# Extracted text:
┏━━

Battle of Mosul likely to drag on and so will Iraq’s other woes

Estimated 5,000 ISIS fight­ers are holed up in Mosul, holding hostage city’s 1 million civil­ian inhabitants.

If Mosul op­eration continues at current pace, it would take months to recapture city


2016/12/25 Issue: 87 Page: 4




London - There are no signs that Iraq’s military campaign against the Islamic State (ISIS) in the city of Mosul will end before the start of 2017.

The operation to retake Mosul from ISIS officially began October 17th, with the participation of a 100,000-person force that included troops from the Iraqi Army, its spe­cial forces, Shia-dominated militias and Kurdish peshmerga fighters.

A coalition led by the United States has provided the campaign with air cover. The US military, with 5,000 personnel in Iraq, has also mounted artillery strikes and provided training and assistance to Iraqi forces.

┗━━

# The problem:
Answer from the article on the battle of Mosul:
1. About how many ISIS fighters are said to be holed up in Mosul?
2. On what date did the operation to retake the city officially begin?
3. How large was the force taking part in that operation?

# Given data:
┏━━

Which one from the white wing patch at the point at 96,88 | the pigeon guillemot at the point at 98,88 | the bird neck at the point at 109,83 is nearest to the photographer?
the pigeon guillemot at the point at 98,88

┗━━

# Task response:
1. An estimated 5,000.
2. October 17th.
3. 100,000 people.